Pour cela — et on n'a pas manqué de l'en mettre en garde — il risque de ne laisser à l'histoire que le triste
surnom de Rached le menteur, rappelant celui — la pire des hontes — du célèbre faux prophète en islam,
Moussaylima(3).
Faut-il noter ici que la vente d'alcool est déjà le fait de très peu de magasins en Tunisie, ne se faisant que dans
des conditions trop contraignantes, comme la fermeture du rayon la veille du vendredi et le lendemain toute la
journée, outre la réservation d'un endroit discret ou séparé du magasin(4).
Faut-il rappeler aussi que ce déplorable état de choses alimente un commerce clandestin d'alcool, une
contrebande qui occupe inutilement les forces de l'ordre devant avoir d'autres priorités que de brimer les
libertés strictement privées comme de vendre ou boire de l'alcool.
La falsification de l'islam
Si M. Ghannouchi n'était pas un intégriste caché, il aurait admis que l'islam correctement interprété n'interdit ni
l'alcool ni son commerce ni sa consommation, mais juste l'ivresse(5) qu'il est censé provoquer et qui risque de
détourner le croyant de la voie de Dieu.
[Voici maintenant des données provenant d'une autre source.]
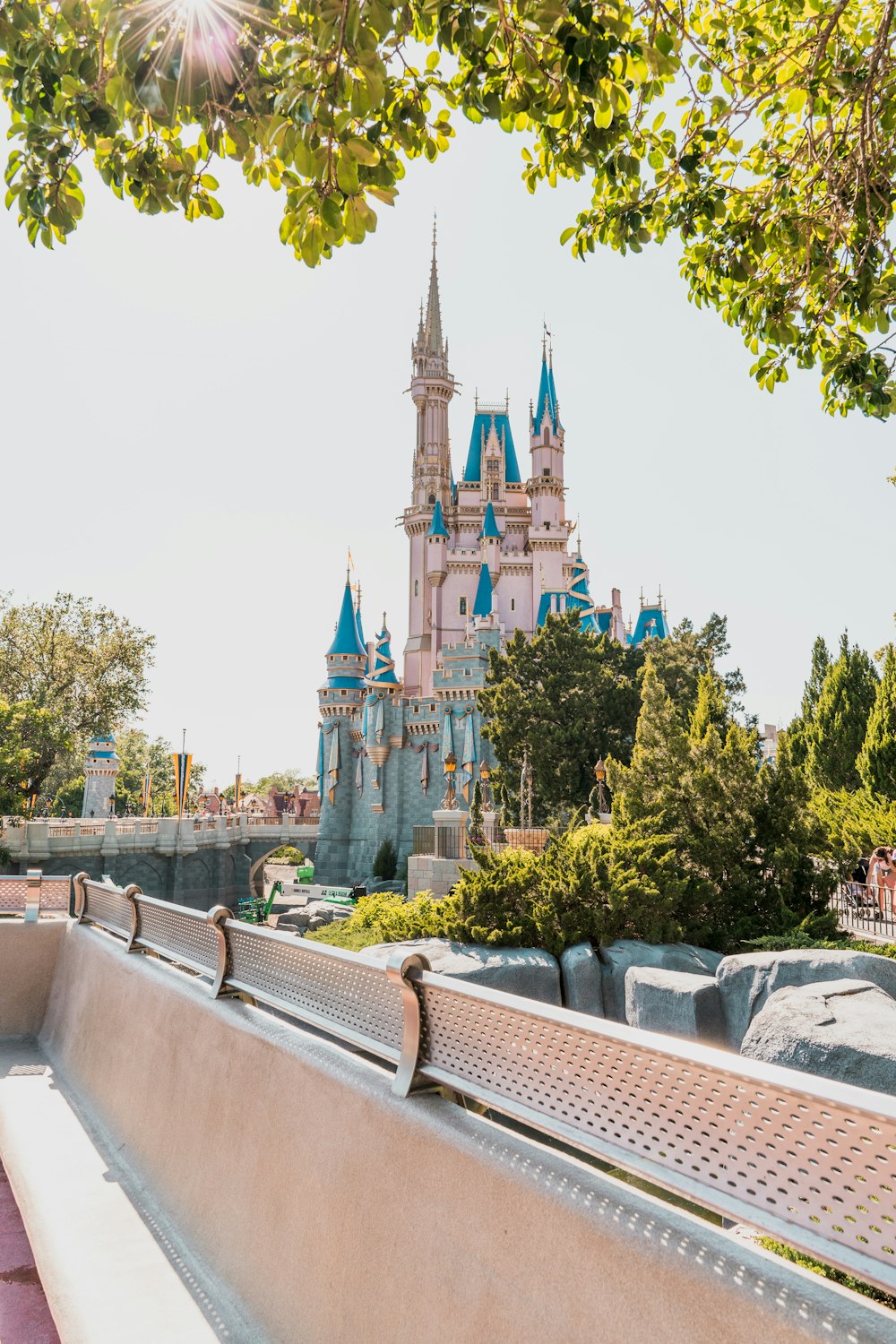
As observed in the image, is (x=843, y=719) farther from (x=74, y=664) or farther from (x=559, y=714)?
(x=74, y=664)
Aussi, un musulman responsable et qui se respecte ne doit pas interdire
l'alcool, mais se l'interdire par un effort personnel de résistance à la tentation. Ce qui suppose qu'une telle
tentation existe et que l'alcool soit vendu en toute liberté.
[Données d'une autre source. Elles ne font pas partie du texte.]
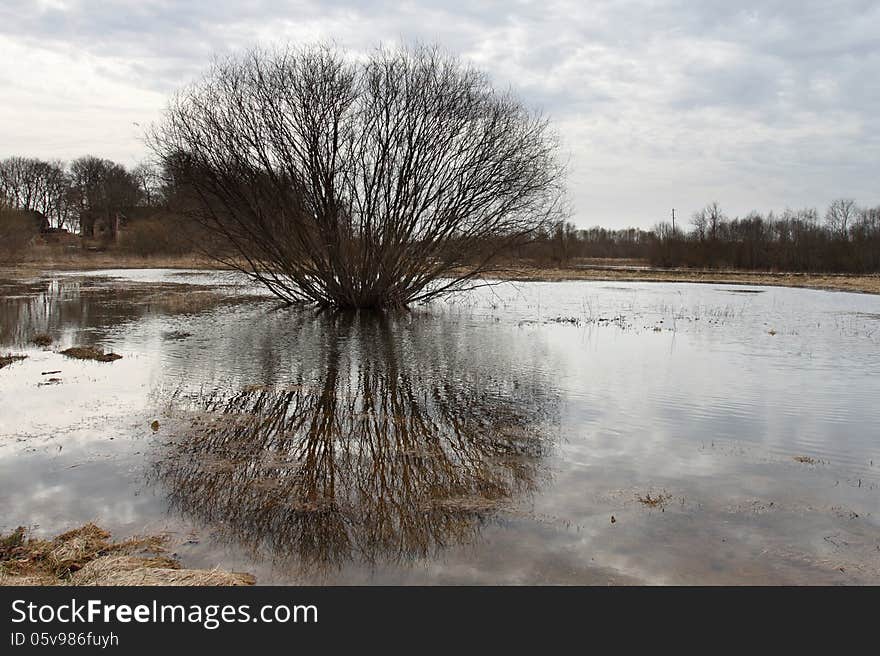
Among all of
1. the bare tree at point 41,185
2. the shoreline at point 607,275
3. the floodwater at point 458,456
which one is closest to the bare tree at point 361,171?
the floodwater at point 458,456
S'il ne faisait pas une lecture fausse de l'islam, M. Ghannouchi aurait su que sa religion protège le commerce,
tout commerce, y compris celui de l'alcool, dont l'ange Gabriel lui-même n'a pas hésité à proposer au prophète
un verre lors de son «voyage nocturne». Comment donc le Saint-Esprit l'aurait-il fait si le simple toucher du
vin — comme on le colporte bien à tort — était interdit ? D'ailleurs, le vin existe bien au paradis et le Coran le
loue parmi les bienfaits que Dieu a créés. Serions-nous supérieurs à l'ange Gabriel ?
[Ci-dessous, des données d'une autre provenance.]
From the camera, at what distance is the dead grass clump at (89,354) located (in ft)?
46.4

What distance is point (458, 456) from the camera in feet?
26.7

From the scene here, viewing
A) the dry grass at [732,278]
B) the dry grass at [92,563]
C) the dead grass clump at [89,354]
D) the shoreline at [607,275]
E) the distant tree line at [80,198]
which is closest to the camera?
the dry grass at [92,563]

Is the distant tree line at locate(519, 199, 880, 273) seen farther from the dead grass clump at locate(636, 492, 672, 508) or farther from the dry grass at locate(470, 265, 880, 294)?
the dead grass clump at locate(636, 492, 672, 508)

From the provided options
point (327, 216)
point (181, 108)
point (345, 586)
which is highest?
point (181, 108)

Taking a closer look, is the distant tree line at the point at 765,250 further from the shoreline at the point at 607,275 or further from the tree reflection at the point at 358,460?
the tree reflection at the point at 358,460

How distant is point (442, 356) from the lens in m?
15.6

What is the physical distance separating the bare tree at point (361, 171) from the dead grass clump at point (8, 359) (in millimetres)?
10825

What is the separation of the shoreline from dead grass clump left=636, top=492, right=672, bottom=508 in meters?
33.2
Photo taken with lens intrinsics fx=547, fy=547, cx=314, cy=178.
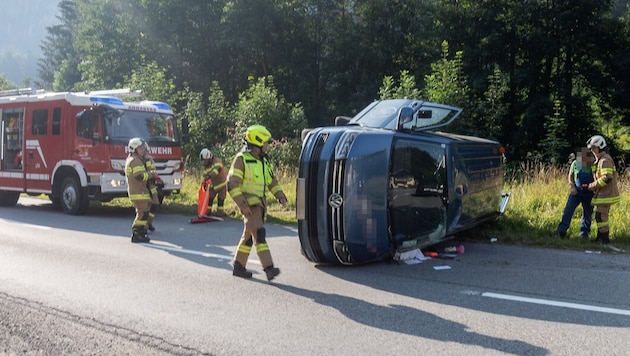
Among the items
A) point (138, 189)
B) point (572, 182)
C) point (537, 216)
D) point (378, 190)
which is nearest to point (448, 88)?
point (537, 216)

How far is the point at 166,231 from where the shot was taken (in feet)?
32.3

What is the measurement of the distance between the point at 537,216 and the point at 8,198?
→ 1314cm

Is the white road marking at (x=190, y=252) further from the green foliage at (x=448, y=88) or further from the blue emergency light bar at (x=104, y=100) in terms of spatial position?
the green foliage at (x=448, y=88)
M. Ghannouchi devrait savoir, lui qui a vécu dans des pays où coule à flots l'alcool, que c'est la liberté du
commerce de ce breuvage qui doit être la règle pour que soit faite la preuve par le croyant qu'il respecte bien sa
religion en s'abstenant de le boire ou, s'il le boit — ce que sa religion n'interdit qu'en excès —, de veiller à ne
pas aller jusqu'à l'ivresse.
Bien mieux, en tant qu'homme politique, M. Ghannouchi devrait connaître les retombées éthiques de
l'abrogation des textes illégitimes régissant le commerce d'alcool, car devant être bénéfique, mettant fin aux
drames de la contrebande, l'incitation à l'ivresse, fruit de l'interdit frappant à tort l'alcool et la lecture intégriste
faite de la religion au point de verser dans l'horreur terroriste que nourrit le manque de droits et de libertés en
islam.
Ghannouchi encourage la contrebande d'alcool
Que M. Ghannouchi, qui soigne ses rapports avec les États-Unis et veille à leur plaire, médite donc la noire
période de l'histoire américaine que fut la Prohibition, drame absolu n'ayant eu pour conséquence que
d'encourager la prospérité des groupes mafieux. Serait-ce ce qu'il veut pour la Tunisie où la contrebande
d'alcool est bien répandue ?
On serait forcément amené à le penser s'il ne change pas au plus vite de position sur cette question, appelant
clairement et sans détour à abolir les textes restreignant la consommation et la vente d'alcool, y compris le
vendredi et durant ramadan, car le sacré en islam ne se situe nullement dans l'ostentation, mais dans l'intention.
Qu'il le fasse en rappelant ou en se rappelant que le vrai fidèle en islam est celui qui se retient de céder à la
tentation et qu'on ne prive pas du moindre appât afin d'avoir la possibilité — absolument nécessaire en islam
— de faire la preuve qu'il ne fait pas acte d'hypocrisie.